(Data supplied Opens)

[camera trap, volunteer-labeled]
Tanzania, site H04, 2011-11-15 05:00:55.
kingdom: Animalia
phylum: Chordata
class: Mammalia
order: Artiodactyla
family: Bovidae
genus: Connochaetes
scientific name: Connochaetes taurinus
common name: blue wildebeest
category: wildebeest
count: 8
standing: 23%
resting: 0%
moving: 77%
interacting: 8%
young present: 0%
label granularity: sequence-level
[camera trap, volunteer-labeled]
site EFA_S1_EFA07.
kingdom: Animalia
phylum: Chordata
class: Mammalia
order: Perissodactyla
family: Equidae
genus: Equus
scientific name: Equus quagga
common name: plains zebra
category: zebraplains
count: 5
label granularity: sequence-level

(Data supplied Closes)
(Data supplied Opens)

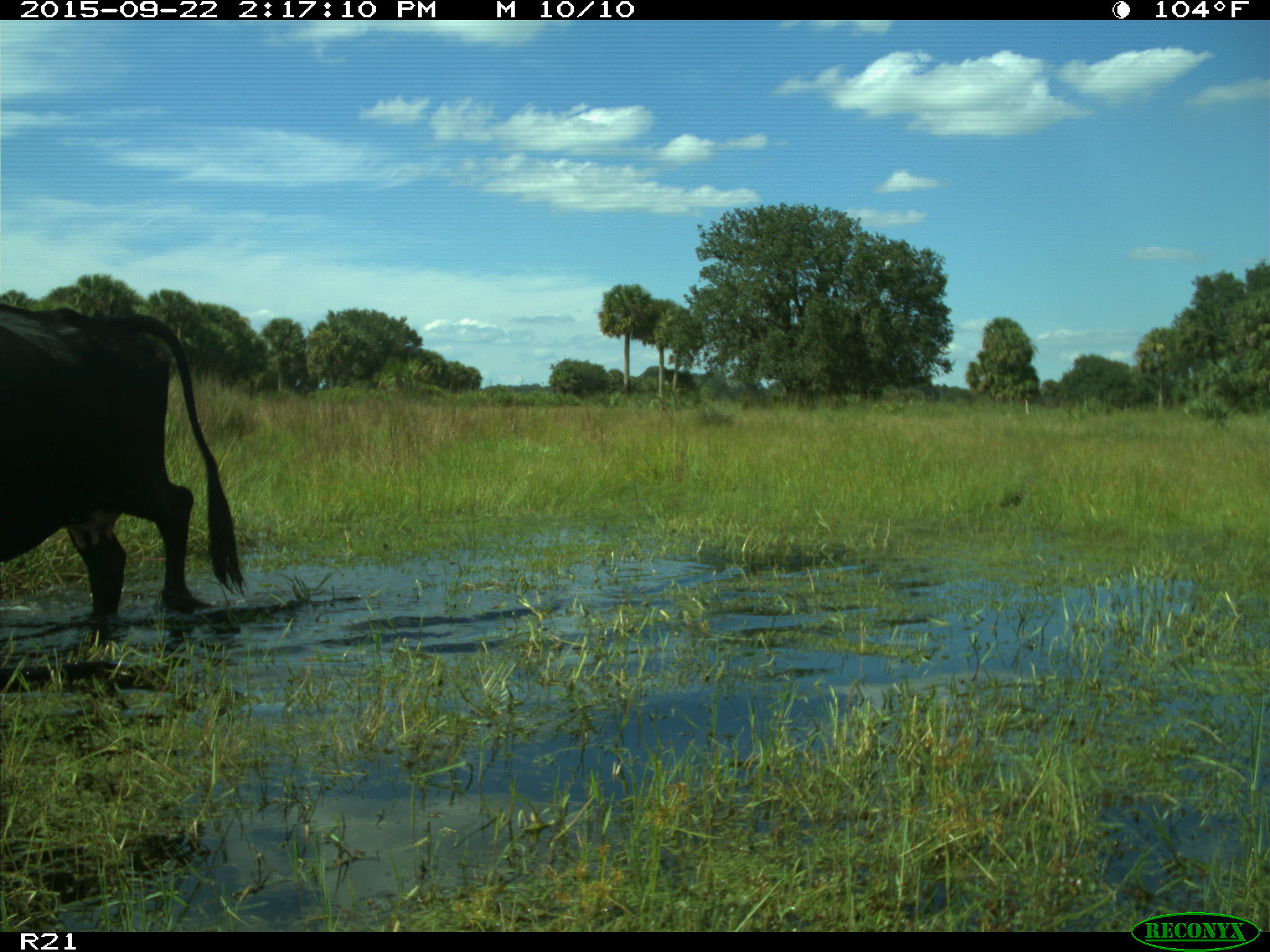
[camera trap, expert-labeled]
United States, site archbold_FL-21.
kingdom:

(Data supplied Closes)

> [Task requirements]:
Where a line above contains the word "site", show that line.

> [Output below]:
Tanzania, site H04, 2011-11-15 05:00:55.
site EFA_S1_EFA07.
United States, site archbold_FL-21.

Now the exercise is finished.